The use of frame-based ethernet, especially Gigabit ethernet, as a solution for the problems encountered with data traffic using ATM switching has been capitalized in the metropolitan area network (MAN) by providers such as Yipes™ and Telseon™. However, current high-speed ethernet-based networks only provide a single data service.
As the transmission rate for ethernet has increased to 1 Gbps and 10 Gbps it becomes possible to mix real-time traffic with large data frames without incurring large delays since the real-time packets no longer incur a long delay waiting for the completion of the transmission of a large data packet. For example, a 1500 byte data packet only requires 1.2 microseconds on an Ethernet network where as at ATM OC-3 rates (150 Mbps) an ATM cell requires a similar order of magnitude time at 2.8 microsceonds.
Although ATM networks operate at slower speeds than other networks, for example ethernet-based networks, ATM provides a guaranteed level of service not provided by ethernet-based networks. ATM networks offer Quality of Service (QoS) that guarantees a throughput level on the network between origination and destination.

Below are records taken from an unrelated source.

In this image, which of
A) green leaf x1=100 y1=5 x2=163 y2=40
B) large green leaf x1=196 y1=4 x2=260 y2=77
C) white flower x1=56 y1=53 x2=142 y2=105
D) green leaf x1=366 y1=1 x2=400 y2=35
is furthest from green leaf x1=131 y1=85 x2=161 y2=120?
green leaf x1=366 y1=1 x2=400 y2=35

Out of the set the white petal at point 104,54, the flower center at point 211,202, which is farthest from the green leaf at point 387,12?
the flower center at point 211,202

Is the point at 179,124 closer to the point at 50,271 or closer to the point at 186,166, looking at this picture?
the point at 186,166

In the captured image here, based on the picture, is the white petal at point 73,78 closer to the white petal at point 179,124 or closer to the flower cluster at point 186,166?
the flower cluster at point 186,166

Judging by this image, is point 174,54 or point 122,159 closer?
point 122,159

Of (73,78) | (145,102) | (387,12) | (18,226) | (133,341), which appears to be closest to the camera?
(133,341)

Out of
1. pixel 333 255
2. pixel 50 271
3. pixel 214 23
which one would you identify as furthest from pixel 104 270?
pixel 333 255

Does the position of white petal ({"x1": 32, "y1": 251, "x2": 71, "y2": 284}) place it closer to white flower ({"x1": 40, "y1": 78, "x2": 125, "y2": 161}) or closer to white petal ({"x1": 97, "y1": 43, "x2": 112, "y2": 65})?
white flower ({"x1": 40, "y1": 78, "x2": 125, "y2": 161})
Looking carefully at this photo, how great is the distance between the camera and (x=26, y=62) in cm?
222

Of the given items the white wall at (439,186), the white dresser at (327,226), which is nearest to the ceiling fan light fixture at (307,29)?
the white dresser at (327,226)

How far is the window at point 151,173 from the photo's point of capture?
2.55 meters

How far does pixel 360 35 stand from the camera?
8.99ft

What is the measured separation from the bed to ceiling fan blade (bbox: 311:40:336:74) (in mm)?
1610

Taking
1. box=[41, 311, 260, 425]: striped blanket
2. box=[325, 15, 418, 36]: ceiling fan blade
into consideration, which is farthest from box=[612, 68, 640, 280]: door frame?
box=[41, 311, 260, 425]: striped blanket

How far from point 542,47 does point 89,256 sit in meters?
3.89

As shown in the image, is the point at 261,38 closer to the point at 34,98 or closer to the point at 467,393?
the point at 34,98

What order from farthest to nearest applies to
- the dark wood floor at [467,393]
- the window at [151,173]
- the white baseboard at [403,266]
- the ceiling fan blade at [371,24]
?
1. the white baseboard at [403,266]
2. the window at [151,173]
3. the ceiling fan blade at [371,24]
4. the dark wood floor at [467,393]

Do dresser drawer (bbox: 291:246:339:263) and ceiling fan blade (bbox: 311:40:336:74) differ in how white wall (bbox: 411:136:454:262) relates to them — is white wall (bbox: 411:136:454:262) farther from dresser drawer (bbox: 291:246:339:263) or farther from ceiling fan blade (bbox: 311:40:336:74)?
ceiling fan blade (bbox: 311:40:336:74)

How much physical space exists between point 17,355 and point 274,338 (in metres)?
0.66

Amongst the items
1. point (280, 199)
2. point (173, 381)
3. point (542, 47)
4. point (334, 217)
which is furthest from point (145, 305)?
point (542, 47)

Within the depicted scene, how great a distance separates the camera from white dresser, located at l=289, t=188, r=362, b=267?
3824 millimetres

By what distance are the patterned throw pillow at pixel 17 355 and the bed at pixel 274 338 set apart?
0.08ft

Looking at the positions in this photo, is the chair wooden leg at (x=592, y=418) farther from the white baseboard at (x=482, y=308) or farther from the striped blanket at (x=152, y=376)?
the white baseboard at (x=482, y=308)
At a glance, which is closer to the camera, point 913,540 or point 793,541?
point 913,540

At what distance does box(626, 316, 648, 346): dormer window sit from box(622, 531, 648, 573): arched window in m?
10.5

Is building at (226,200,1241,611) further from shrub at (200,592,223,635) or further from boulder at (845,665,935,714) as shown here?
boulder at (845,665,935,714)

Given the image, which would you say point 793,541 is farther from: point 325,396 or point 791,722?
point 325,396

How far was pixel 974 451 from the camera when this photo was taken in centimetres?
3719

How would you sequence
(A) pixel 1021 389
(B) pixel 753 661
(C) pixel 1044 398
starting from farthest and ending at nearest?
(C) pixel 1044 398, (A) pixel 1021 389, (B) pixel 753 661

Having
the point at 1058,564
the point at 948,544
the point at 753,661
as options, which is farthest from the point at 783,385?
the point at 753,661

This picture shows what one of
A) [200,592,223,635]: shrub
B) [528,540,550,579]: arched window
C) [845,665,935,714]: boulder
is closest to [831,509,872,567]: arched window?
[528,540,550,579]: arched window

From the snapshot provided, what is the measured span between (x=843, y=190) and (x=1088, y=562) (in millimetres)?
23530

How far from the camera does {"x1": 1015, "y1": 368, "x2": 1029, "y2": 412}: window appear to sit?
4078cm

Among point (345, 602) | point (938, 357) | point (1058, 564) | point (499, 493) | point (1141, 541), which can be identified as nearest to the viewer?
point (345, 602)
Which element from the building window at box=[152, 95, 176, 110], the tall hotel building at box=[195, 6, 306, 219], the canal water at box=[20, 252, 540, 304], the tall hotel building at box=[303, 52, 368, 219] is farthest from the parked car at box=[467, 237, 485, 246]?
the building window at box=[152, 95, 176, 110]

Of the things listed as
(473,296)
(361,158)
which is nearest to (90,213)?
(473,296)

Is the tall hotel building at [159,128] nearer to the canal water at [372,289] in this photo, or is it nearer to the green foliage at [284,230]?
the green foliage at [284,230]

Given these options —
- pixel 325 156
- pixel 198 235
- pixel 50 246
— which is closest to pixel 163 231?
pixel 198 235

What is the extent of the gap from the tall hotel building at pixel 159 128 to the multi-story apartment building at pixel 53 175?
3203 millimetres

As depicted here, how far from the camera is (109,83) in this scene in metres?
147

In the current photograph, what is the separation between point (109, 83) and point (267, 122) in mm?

The advantage of ATM networks is that this QoS ensures that under traffic congestion conditions some users can be guaranteed that their traffic will never be discarded. This characteristics makes ATM attractive for real-time applications, such as circuit emulation, where even small amounts of information loss can severely impact the service. Ethernet networks on the other hand are only able to assign traffic to classes that have different traffic handling characteristics. Unfortunately, these classes do not guarantee that data within these classes is never discarded. If the total volume of traffic requests for a specific class exceeds the bandwidth assigned to that class traffic will be discarded.
Further, since the path taken by packets in an ethernet network is not known by the source and there is no switch by switch allocation of bandwidth on trunks, an ethernet network is not able to allocate bandwidth to specific data flows.